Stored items
[Begin]
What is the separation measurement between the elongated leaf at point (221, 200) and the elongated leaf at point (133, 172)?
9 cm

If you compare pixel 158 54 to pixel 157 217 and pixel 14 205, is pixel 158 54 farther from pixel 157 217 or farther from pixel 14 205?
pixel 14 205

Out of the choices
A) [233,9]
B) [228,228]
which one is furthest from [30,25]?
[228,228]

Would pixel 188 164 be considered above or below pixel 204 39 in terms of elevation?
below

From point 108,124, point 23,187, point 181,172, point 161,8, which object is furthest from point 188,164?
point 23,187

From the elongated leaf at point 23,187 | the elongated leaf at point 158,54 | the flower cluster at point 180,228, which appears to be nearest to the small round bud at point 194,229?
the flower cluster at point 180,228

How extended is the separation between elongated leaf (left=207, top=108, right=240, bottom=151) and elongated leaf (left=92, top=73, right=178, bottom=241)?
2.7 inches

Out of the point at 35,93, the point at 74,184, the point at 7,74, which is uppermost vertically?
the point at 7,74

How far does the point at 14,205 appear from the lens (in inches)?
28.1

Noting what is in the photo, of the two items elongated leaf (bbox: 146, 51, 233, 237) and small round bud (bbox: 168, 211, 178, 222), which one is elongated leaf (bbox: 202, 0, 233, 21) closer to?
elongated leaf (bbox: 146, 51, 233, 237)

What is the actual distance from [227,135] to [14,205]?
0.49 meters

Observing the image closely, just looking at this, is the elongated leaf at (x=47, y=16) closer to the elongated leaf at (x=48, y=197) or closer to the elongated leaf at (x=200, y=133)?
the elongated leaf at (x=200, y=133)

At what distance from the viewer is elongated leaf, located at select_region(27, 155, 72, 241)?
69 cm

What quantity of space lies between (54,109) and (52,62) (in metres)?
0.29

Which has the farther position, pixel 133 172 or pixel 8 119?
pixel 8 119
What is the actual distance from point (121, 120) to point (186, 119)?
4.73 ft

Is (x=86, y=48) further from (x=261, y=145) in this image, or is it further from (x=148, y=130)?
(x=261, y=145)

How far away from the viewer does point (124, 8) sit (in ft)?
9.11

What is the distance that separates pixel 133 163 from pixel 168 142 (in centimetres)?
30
[End]
Reproduce every line of the listing above verbatim.

What is the separation measurement between the elongated leaf at point (221, 200) and the elongated leaf at point (133, 172)?
9 cm

If you compare pixel 158 54 to pixel 157 217 and pixel 14 205, is pixel 158 54 farther from pixel 157 217 or farther from pixel 14 205?
pixel 14 205

Out of the choices
A) [233,9]
B) [228,228]
which one is furthest from [30,25]?
[228,228]

Would pixel 188 164 be considered above or below pixel 204 39 in terms of elevation?
below

From point 108,124, point 23,187, point 181,172, point 161,8, which object is furthest from point 188,164?
point 23,187

From the elongated leaf at point 23,187 | the elongated leaf at point 158,54 | the flower cluster at point 180,228, which appears to be nearest to the small round bud at point 194,229?
the flower cluster at point 180,228

How extended is the separation between elongated leaf (left=207, top=108, right=240, bottom=151) and elongated leaf (left=92, top=73, right=178, bottom=241)?
2.7 inches

Out of the point at 35,93, the point at 74,184, the point at 7,74, which is uppermost vertically?
the point at 7,74

How far does the point at 14,205 appear from the lens (in inches)?
28.1

Noting what is in the photo, of the two items elongated leaf (bbox: 146, 51, 233, 237) and small round bud (bbox: 168, 211, 178, 222), which one is elongated leaf (bbox: 202, 0, 233, 21) closer to?
elongated leaf (bbox: 146, 51, 233, 237)

What is the actual distance from [227,135] to [14,205]?
0.49 meters

Observing the image closely, just looking at this, is the elongated leaf at (x=47, y=16) closer to the elongated leaf at (x=48, y=197) or closer to the elongated leaf at (x=200, y=133)?
the elongated leaf at (x=200, y=133)

At what distance from the viewer is elongated leaf, located at select_region(27, 155, 72, 241)?
69 cm

What quantity of space lies between (54,109) and (52,62) (in metres)?
0.29

Which has the farther position, pixel 133 172 or pixel 8 119?
pixel 8 119
What is the actual distance from point (121, 120) to point (186, 119)?
4.73 ft

Is (x=86, y=48) further from (x=261, y=145) in this image, or is it further from (x=148, y=130)?
(x=261, y=145)

How far away from the viewer does point (124, 8) sit (in ft)?
9.11

What is the distance that separates pixel 133 163 from pixel 168 142 (in centimetres)?
30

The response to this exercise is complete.